3

In SAS there's an method of creating Library (using LIBNAME). This is helpful as when we have to do long data processing, we don't change always the dataset name. So, if we want to use a dataset again, without changing the name, we can put in a library. So, even if the dataset name are same, but since they are in different libraries, we can work on them together.

My question is there any such option in R that can create Library (or separate folder within R) so that we can save our data there?

Here's the example:

Suppose I've a dataset "dat1". I summarize variables in dat1 var1 & var2 for var3.

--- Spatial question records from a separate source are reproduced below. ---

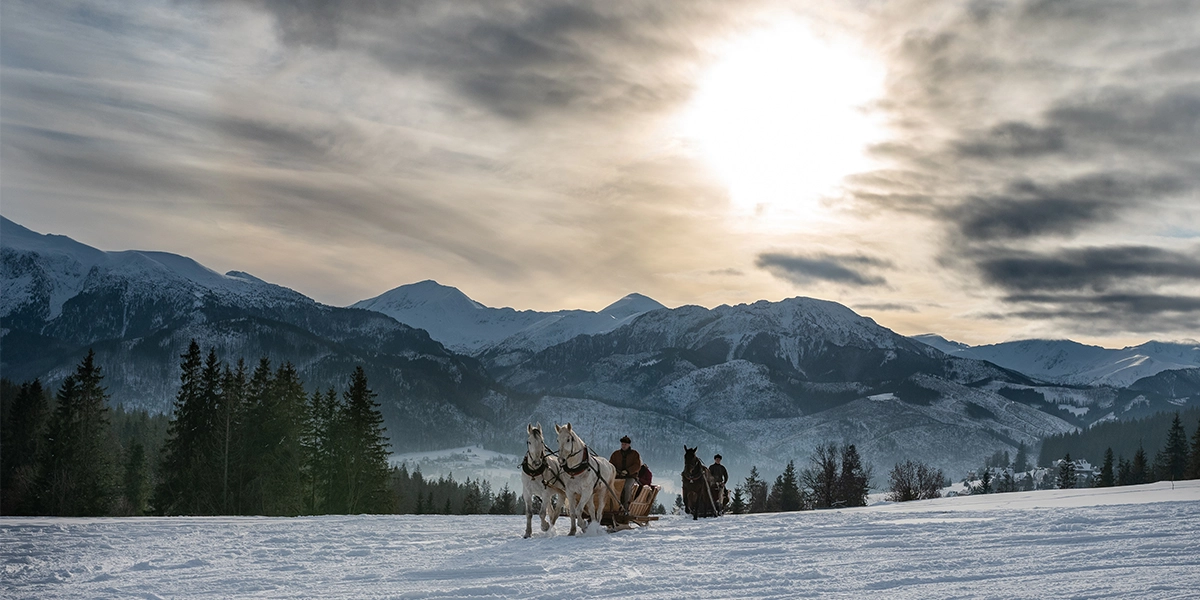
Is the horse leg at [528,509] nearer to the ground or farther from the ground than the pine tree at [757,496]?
farther from the ground

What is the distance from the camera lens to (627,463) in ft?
74.9

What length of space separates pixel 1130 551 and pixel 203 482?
1923 inches

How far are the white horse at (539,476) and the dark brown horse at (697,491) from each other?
24.5ft

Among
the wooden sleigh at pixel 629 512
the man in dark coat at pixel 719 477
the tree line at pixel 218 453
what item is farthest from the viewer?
the tree line at pixel 218 453

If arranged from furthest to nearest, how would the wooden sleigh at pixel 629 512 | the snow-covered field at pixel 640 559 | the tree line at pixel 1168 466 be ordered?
the tree line at pixel 1168 466 < the wooden sleigh at pixel 629 512 < the snow-covered field at pixel 640 559

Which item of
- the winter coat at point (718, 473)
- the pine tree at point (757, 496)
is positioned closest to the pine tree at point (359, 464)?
the winter coat at point (718, 473)

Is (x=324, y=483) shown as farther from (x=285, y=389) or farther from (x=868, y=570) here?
(x=868, y=570)

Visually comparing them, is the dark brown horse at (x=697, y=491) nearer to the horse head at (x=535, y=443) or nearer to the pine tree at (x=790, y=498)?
the horse head at (x=535, y=443)

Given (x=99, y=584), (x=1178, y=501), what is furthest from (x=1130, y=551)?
(x=99, y=584)

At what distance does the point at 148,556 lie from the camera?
44.6 feet

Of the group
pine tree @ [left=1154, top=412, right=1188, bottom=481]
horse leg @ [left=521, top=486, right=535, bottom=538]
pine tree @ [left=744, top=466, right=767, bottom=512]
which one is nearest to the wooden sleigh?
horse leg @ [left=521, top=486, right=535, bottom=538]

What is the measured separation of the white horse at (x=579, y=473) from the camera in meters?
19.0

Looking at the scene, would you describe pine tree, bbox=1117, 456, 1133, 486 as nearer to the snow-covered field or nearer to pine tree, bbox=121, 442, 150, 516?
the snow-covered field

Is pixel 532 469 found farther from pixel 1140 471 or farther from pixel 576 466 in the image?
pixel 1140 471
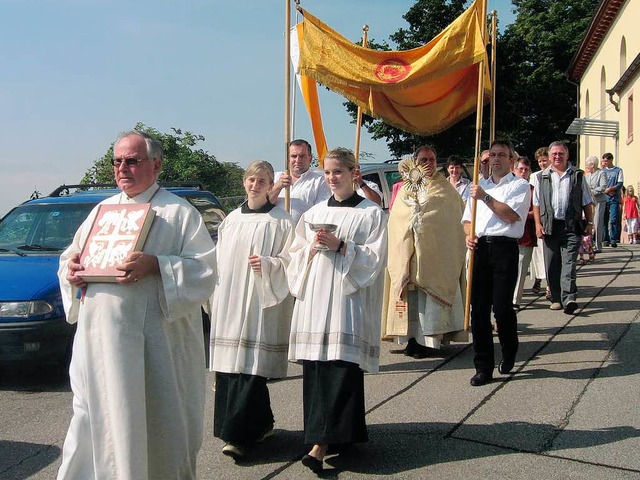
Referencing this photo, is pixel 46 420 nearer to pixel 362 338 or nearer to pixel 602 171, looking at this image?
pixel 362 338

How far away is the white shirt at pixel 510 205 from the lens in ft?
20.7

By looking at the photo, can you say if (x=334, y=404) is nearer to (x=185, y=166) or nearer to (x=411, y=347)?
(x=411, y=347)

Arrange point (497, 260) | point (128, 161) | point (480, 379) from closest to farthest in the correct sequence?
point (128, 161) < point (480, 379) < point (497, 260)

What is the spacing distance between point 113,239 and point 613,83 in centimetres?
2966

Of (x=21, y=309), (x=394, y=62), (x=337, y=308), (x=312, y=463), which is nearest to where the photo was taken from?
(x=312, y=463)

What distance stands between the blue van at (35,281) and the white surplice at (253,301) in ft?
7.13

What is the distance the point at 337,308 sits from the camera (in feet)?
15.4

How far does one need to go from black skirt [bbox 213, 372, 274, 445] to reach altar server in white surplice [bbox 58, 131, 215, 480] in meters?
0.94

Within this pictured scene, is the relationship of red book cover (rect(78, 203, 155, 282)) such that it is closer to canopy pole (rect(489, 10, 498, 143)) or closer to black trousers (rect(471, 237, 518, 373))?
black trousers (rect(471, 237, 518, 373))

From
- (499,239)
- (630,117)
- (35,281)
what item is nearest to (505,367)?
(499,239)

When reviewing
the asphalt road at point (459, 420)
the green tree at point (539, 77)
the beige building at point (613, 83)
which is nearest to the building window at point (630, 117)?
the beige building at point (613, 83)

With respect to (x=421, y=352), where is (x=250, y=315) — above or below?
above

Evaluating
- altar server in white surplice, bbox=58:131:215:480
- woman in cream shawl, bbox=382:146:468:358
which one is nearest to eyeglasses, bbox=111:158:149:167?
altar server in white surplice, bbox=58:131:215:480

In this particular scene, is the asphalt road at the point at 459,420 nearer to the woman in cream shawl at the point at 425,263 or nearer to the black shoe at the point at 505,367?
the black shoe at the point at 505,367
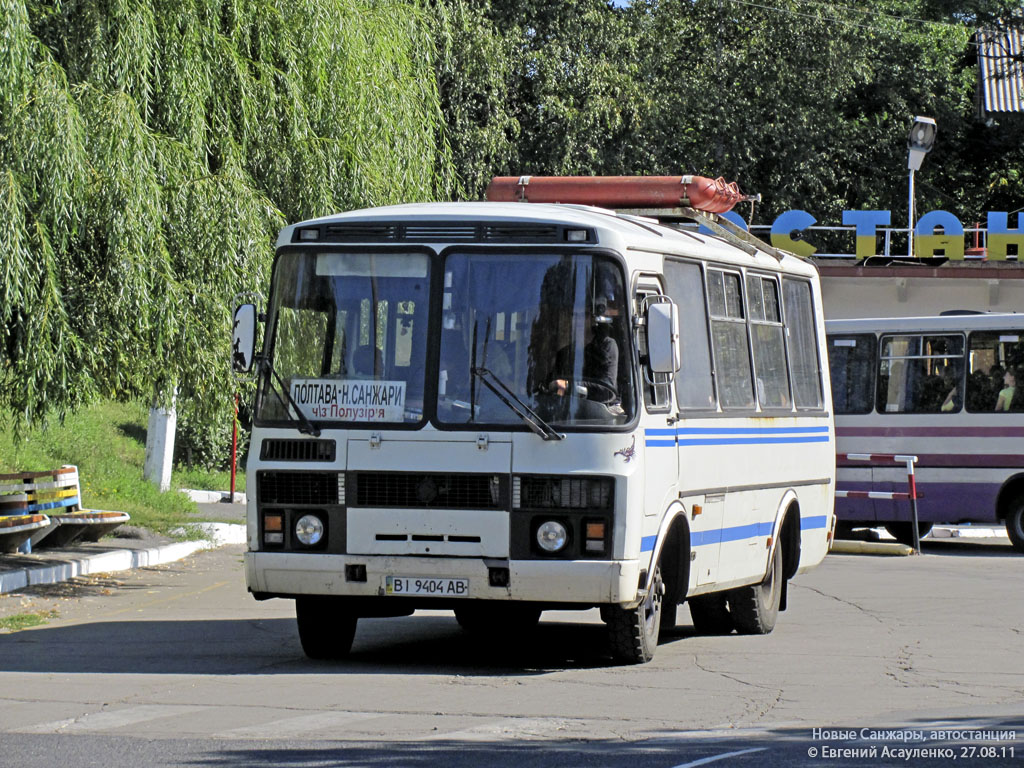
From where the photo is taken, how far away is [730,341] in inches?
472

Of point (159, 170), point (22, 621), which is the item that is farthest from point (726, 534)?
point (159, 170)

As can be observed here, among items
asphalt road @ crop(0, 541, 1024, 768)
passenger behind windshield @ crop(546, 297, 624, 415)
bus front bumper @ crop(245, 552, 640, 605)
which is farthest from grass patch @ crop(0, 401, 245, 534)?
passenger behind windshield @ crop(546, 297, 624, 415)

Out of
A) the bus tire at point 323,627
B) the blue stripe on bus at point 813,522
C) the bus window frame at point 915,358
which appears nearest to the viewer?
the bus tire at point 323,627

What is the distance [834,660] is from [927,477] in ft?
39.5

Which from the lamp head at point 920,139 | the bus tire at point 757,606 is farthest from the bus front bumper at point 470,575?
the lamp head at point 920,139

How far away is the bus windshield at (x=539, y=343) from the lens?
9961mm

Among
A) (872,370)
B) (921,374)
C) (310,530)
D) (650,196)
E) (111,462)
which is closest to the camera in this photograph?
(310,530)

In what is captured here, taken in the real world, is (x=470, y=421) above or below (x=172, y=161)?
below

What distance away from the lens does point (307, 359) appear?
10383mm

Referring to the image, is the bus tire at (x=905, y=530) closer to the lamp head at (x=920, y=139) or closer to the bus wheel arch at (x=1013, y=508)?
the bus wheel arch at (x=1013, y=508)

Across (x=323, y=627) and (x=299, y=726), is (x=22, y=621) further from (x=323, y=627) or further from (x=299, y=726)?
(x=299, y=726)

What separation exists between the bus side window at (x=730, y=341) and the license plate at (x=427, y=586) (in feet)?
8.97

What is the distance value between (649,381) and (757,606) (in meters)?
3.14

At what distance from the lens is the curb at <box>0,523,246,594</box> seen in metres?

proc summary data=dat1 nway missing;
  var var1 var2;
  class var3;
  output out=tmp.dat1 (drop = _freq_ _type_) sum = ;
  run;

Then I merged dat1 with dat2, which is another dataset.Both dat1 & dat2 has common variable var3, with which I merged. I created new dataset dat1 again.

proc sql;
   create table dat1 as
   select a.*,b.*
   from dat1 a left join tmp.dat2 b
   on a.var3=b.var3;
  quit;

Now, I'm again summarizing dataset dat1 after merging to check if the values of var1 & var 2 remain the same before & after merging.

proc summary data=dat1 nway missing;
  var var1 var2;
  class var3;
  output out=tmp1.dat1 (drop = _freq_ _type_) sum = ;
  run;

The equivalent code in R will be

dat3 <- ddply(dat1,
              .(var3),
              summarise,
              var1 = sum(var1,na.rm=TRUE),
              var2 = sum(var2,na.rm=TRUE))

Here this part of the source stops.